***** 页面摘录 *****

以$SPARK_HOME/examples/src/main/python/sql/basic.py
为例,运行
spark-submit $SPAARK_HOME/examples/src/main/python/sql/basic.py
创建SparkSession
Spark SQL应用的入口点是SparkSession
,创建SparkSession
from pyspark.sql import SparkSession
spark = SparkSession \
.builder \
.appName("Python Spark SQL basic example") \
.config("spark.some.config.option", "some-value") \
.getOrCreate()
创建DataFrame
借助SparkSession
,应用可以从现存的RDD或Hive表创建DataFrame
df = spark.read.json("examples/src/main/resources/people.json")
显示DataFrame
df.show()
DataFrame操作
打印DataFrame的schema
df.printSchema()
选择name列
df.select("name").show()
select语句表达式
df.select(df['name'], df['age'] + 1).show()
过滤
df.filter(df['age'] > 21).show()
分组
df.groupBy("age").count().show()
SQL查询
将DataFrame转变为SQL临时视图
df.createOrReplaceTempView("people")
sqlDF = spark.sql("SELECT * FROM people")
sqlDF.show()
全局SQL临时视图
df.createGlobalTempView("people")
全局临时视图是跨SparkSession
存在的
spark.sql("SELECT * FROM global_temp.people").show()
spark.newSession().sql("SELECT * FROM global_temp.people").show()

***** 所给材料 *****

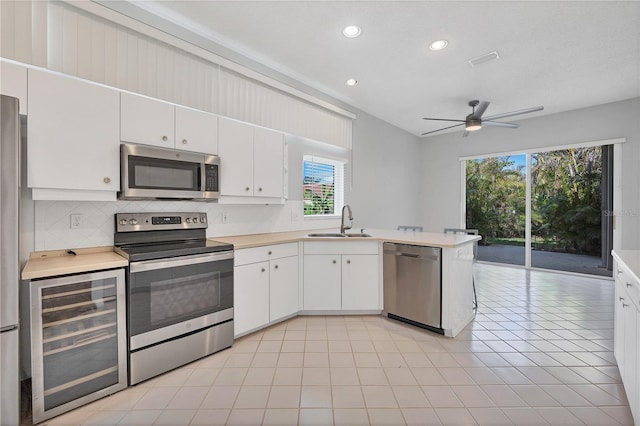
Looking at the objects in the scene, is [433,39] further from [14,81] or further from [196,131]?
[14,81]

*****

问题与任务:
#1 根据页面摘录,Spark SQL应用的入口点是什么?
#2 把页面摘录中从“显示DataFrame”开始、一直到“df.filter(df['age'] > 21).show()”并包括这部分在内的文字原样输出。

各题答案:
#1 Spark SQL应用的入口点是SparkSession。

#2
显示DataFrame
df.show()
DataFrame操作
打印DataFrame的schema
df.printSchema()
选择name列
df.select("name").show()
select语句表达式
df.select(df['name'], df['age'] + 1).show()
过滤
df.filter(df['age'] > 21).show()